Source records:

——

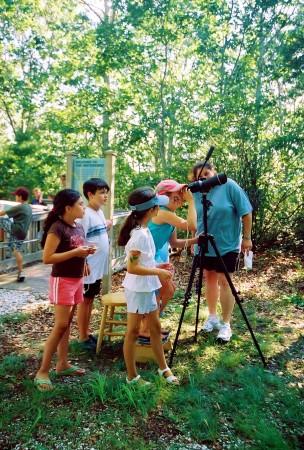 Osprey viewing w kids
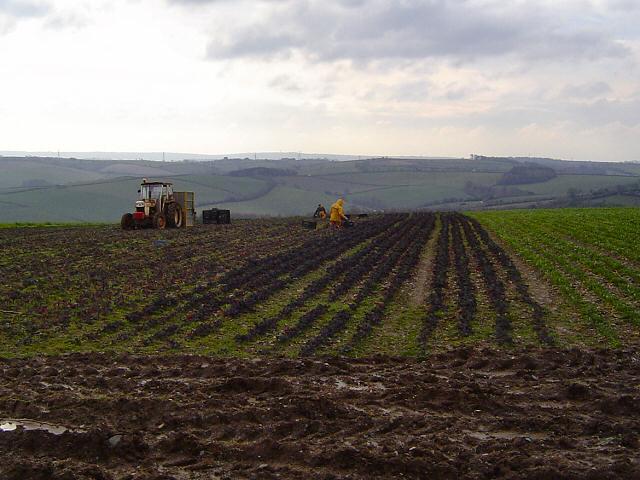 Picking vegetables near Buckfastleigh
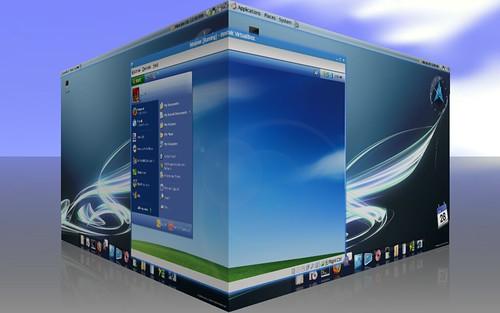 XP in Ubuntu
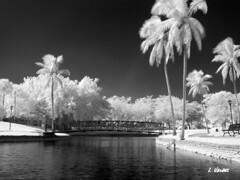 False color IR with 950nm filter. (LValdes) Tags: florida canong3 miamilakes irconverted lvaldes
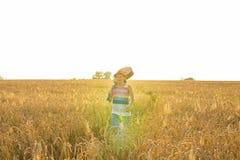 Chitarra acustica della tenuta del musicista e camminare nei campi di estate al tramonto immagine stock libera da diritti
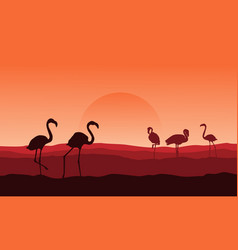 silhouette of flamingo on desert landscape vector image vector image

——

Problem to work on: Return verbatim every line from the one holding "Picking vegetables near Buckfastleigh" to the end of the records above. Do not copy the pictures.

Solved problem:
 Picking vegetables near Buckfastleigh
 XP in Ubuntu
 False color IR with 950nm filter. (LValdes) Tags: florida canong3 miamilakes irconverted lvaldes
 Chitarra acustica della tenuta del musicista e camminare nei campi di estate al tramonto immagine stock libera da diritti
 silhouette of flamingo on desert landscape vector image vector image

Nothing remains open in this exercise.